* [Problem description] In the records below, find the line with "Policía australiana busca", then retype it and every following line exactly, stopping after the line with "Pickford Avenue, Akron, OH". Leave the pictures out.

* [Input data]

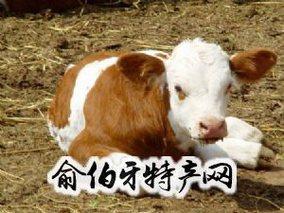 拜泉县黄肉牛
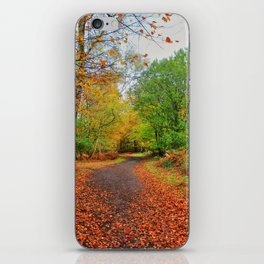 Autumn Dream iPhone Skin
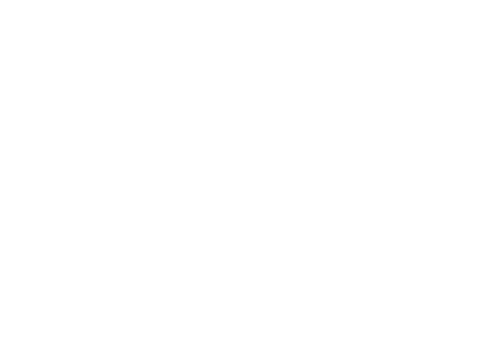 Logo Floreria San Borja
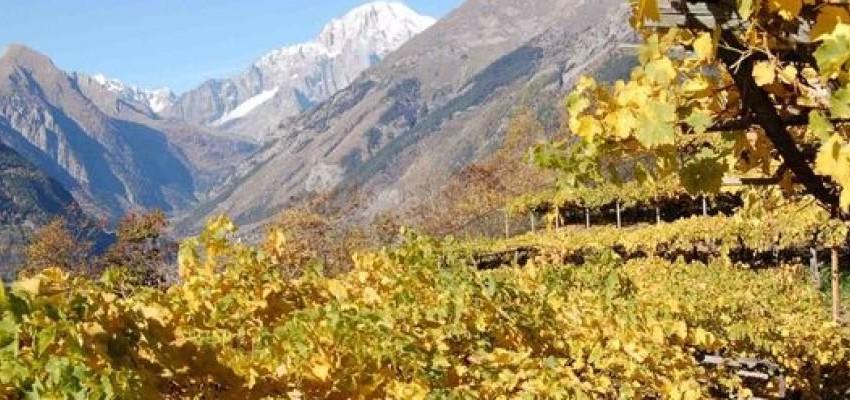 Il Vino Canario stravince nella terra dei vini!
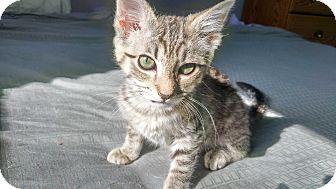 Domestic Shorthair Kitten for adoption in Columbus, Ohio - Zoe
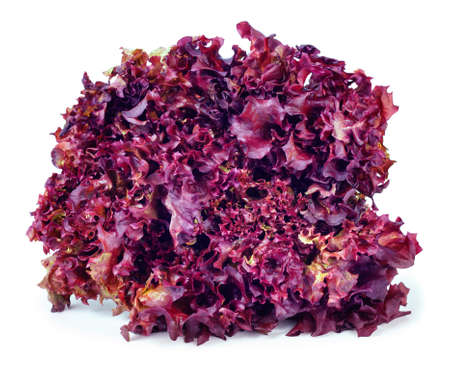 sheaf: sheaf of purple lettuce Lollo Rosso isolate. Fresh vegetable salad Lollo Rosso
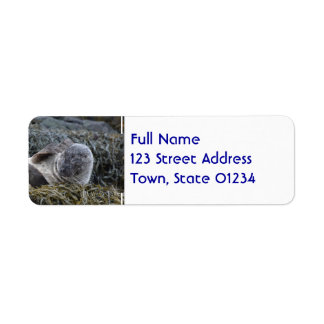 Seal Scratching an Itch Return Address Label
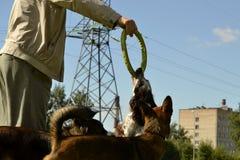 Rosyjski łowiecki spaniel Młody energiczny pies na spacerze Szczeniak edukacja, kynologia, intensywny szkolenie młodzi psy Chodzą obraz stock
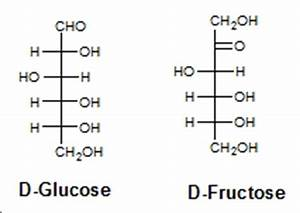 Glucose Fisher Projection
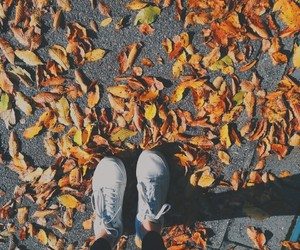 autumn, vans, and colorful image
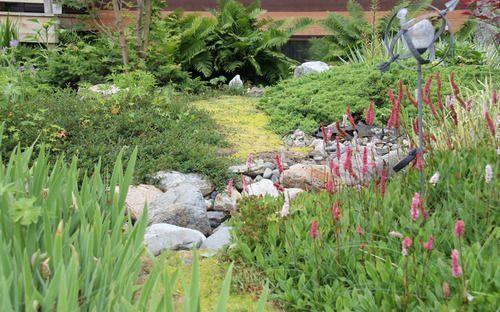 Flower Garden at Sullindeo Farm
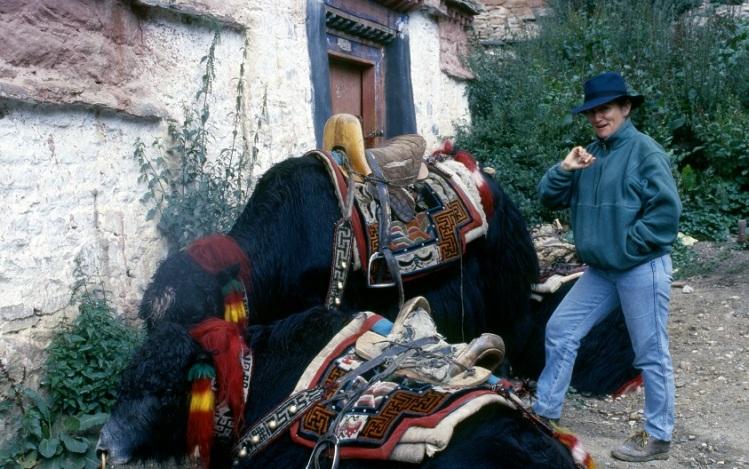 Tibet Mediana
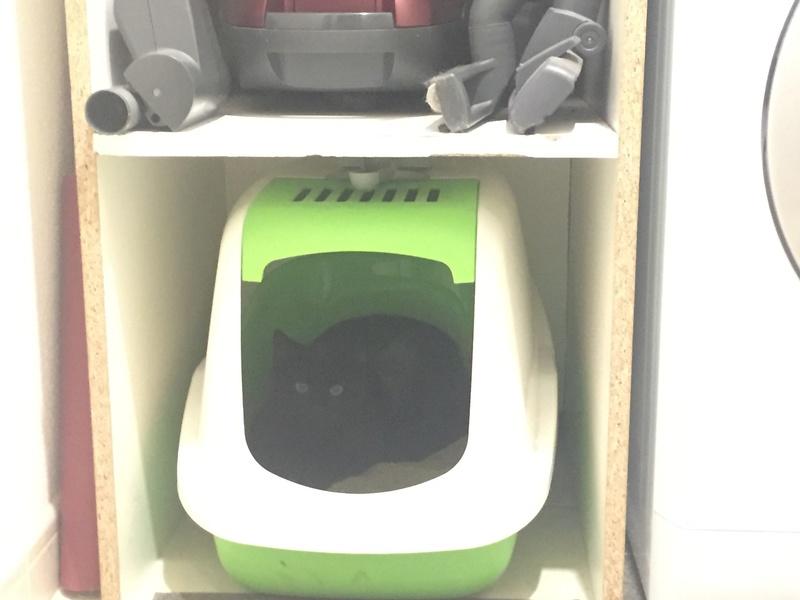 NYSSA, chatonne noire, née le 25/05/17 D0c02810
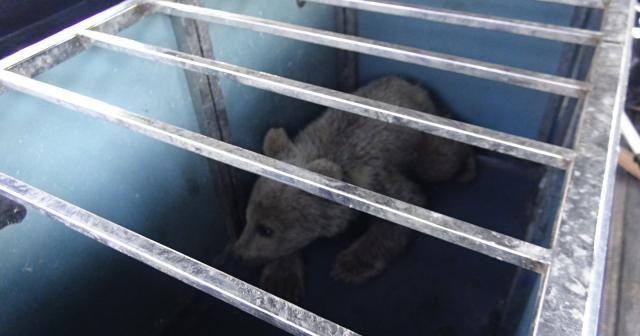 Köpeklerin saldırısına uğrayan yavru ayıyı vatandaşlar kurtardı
...
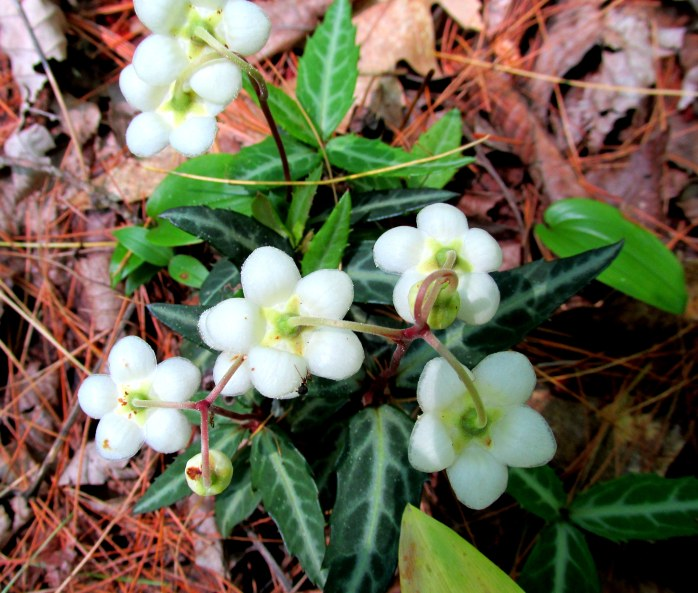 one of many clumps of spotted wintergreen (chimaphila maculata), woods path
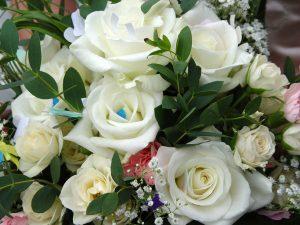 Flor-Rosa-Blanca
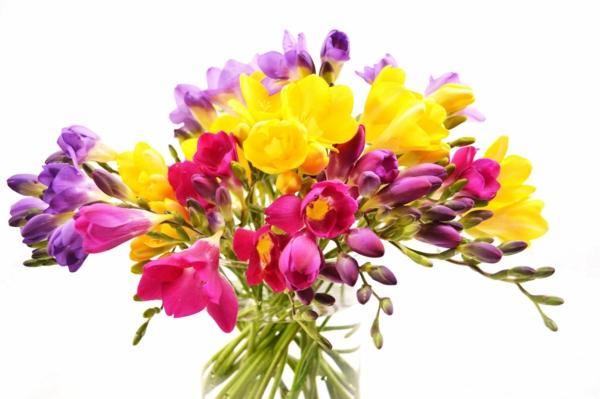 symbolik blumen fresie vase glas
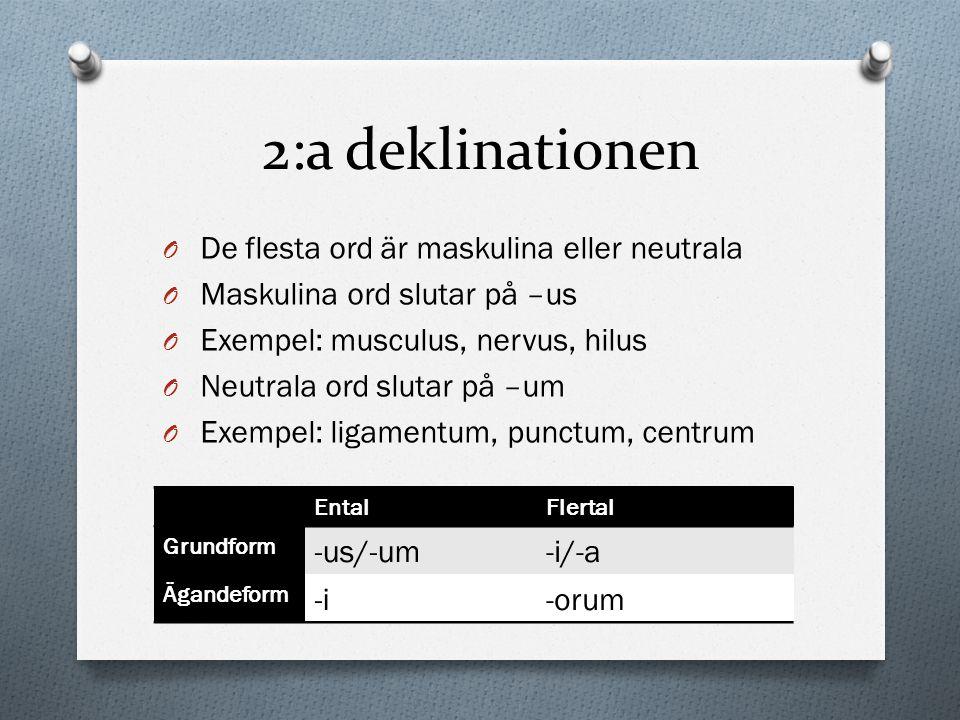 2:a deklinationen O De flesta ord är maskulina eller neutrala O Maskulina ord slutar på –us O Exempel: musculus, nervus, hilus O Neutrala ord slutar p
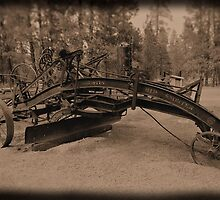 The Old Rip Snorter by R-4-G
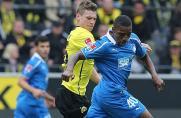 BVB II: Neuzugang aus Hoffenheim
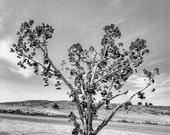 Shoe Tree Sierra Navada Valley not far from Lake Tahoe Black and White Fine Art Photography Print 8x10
---
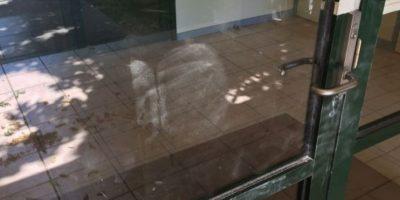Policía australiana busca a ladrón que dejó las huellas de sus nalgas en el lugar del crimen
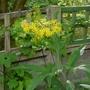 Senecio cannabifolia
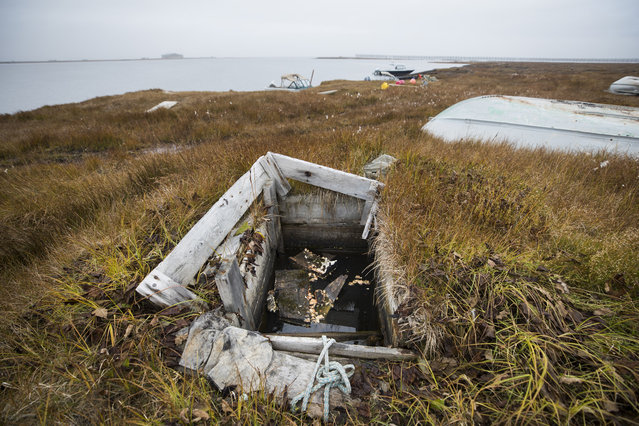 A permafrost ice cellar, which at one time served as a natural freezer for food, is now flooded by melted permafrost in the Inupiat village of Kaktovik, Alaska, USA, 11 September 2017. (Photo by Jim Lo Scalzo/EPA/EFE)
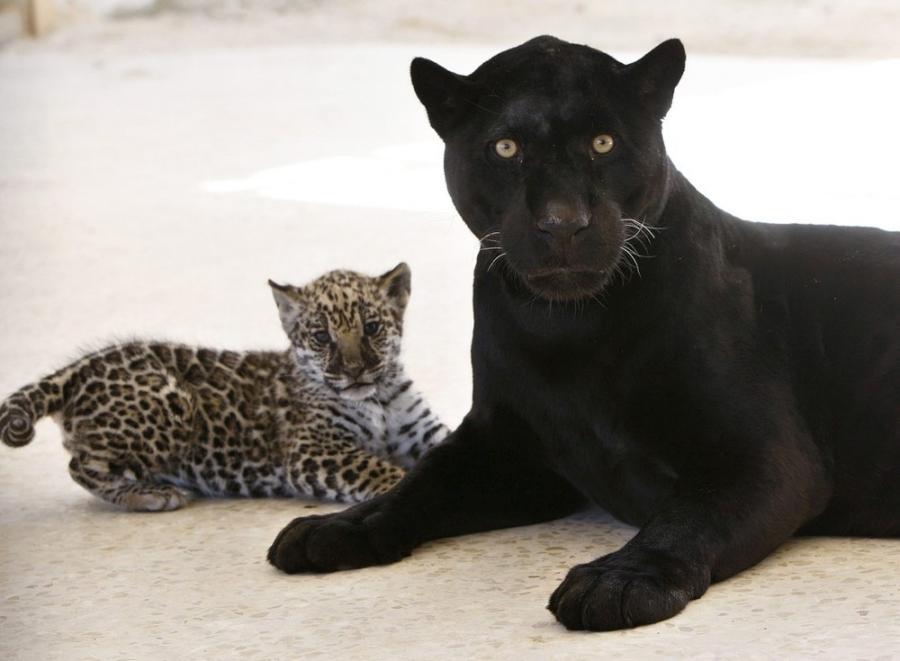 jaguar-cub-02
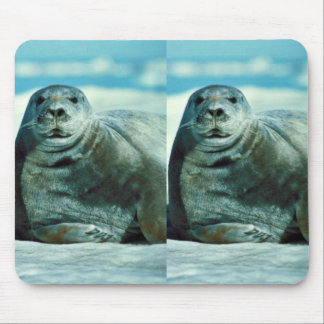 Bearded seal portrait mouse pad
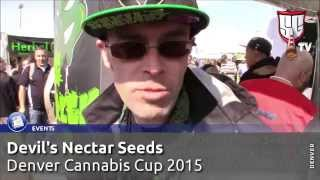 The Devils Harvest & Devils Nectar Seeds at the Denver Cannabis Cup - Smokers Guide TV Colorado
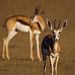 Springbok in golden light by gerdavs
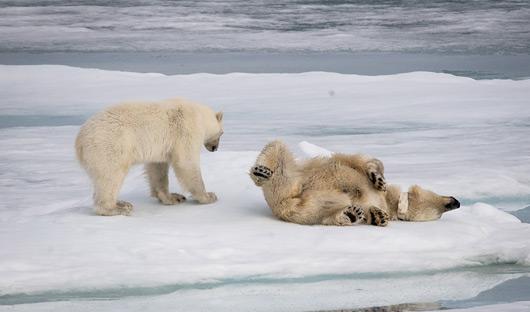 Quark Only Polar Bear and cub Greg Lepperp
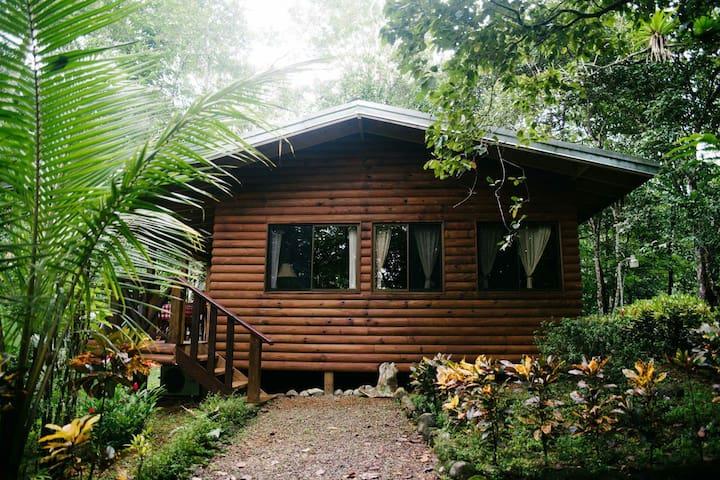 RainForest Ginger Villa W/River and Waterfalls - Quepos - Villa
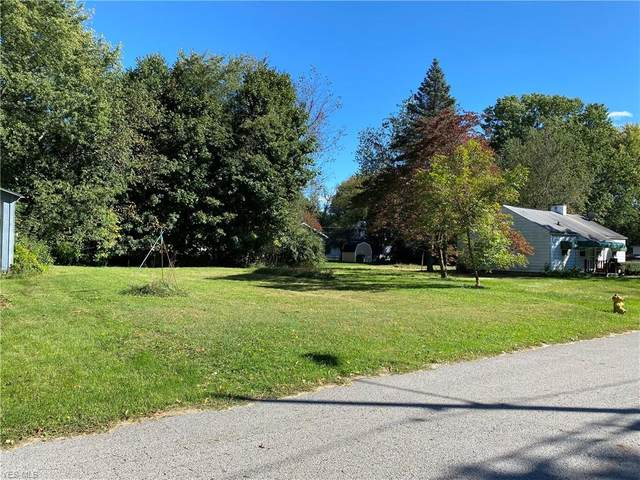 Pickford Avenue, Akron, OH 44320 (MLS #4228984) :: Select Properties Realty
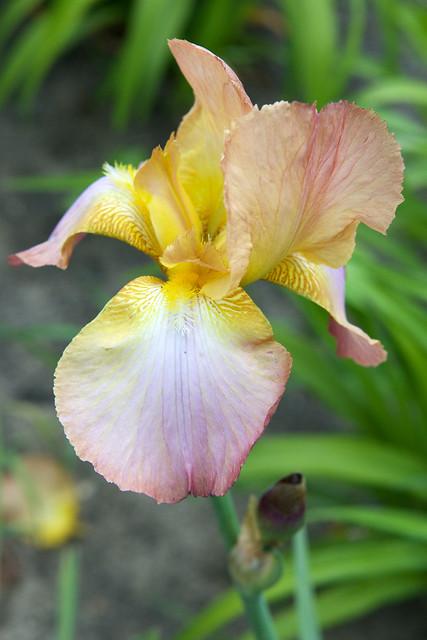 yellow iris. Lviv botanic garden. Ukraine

* [Solution]
Policía australiana busca a ladrón que dejó las huellas de sus nalgas en el lugar del crimen
 Senecio cannabifolia
 A permafrost ice cellar, which at one time served as a natural freezer for food, is now flooded by melted permafrost in the Inupiat village of Kaktovik, Alaska, USA, 11 September 2017. (Photo by Jim Lo Scalzo/EPA/EFE)
 jaguar-cub-02
 Bearded seal portrait mouse pad
 The Devils Harvest & Devils Nectar Seeds at the Denver Cannabis Cup - Smokers Guide TV Colorado
 Springbok in golden light by gerdavs
 Quark Only Polar Bear and cub Greg Lepperp
 RainForest Ginger Villa W/River and Waterfalls - Quepos - Villa
 Pickford Avenue, Akron, OH 44320 (MLS #4228984) :: Select Properties Realty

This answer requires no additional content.